*LISTED RECORDS*

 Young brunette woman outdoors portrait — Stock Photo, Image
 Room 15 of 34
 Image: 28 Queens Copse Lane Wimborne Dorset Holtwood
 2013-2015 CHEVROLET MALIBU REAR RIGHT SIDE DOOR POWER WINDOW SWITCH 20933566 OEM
---
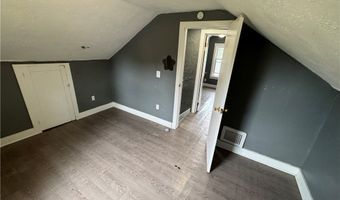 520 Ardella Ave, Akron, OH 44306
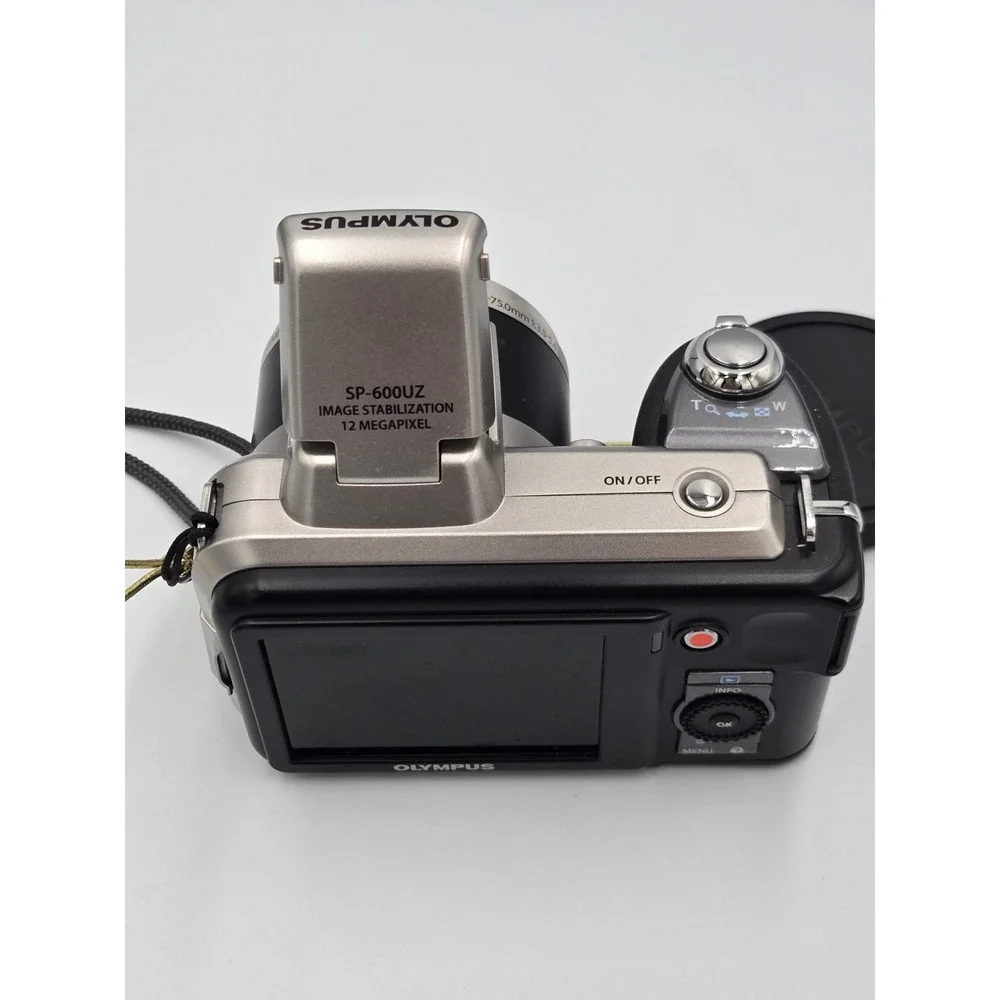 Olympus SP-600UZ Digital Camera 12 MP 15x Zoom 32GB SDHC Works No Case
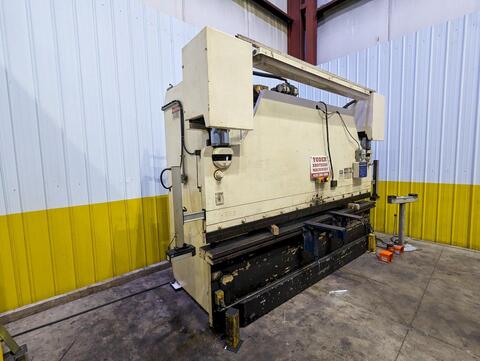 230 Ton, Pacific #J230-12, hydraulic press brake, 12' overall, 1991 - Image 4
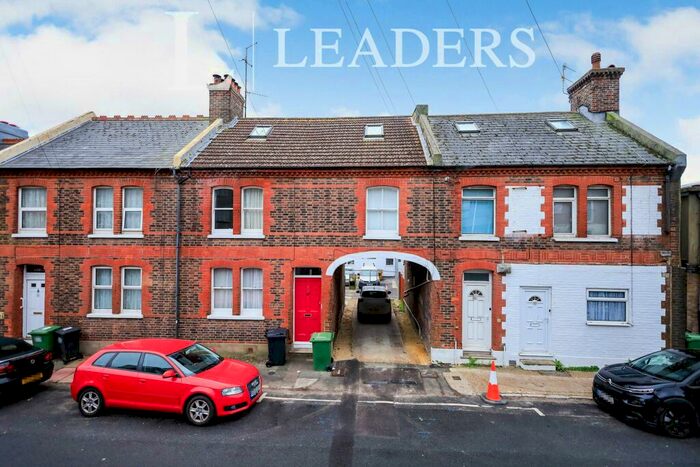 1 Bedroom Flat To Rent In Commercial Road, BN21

*PROBLEM TO SOLVE*
Please give back exactly the lines of the listing above that run from the one containing "Room 15 of 34" through the one containing "2013-2015 CHEVROLET MALIBU", and only those.

*RESULT*
 Room 15 of 34
 Image: 28 Queens Copse Lane Wimborne Dorset Holtwood
 2013-2015 CHEVROLET MALIBU REAR RIGHT SIDE DOOR POWER WINDOW SWITCH 20933566 OEM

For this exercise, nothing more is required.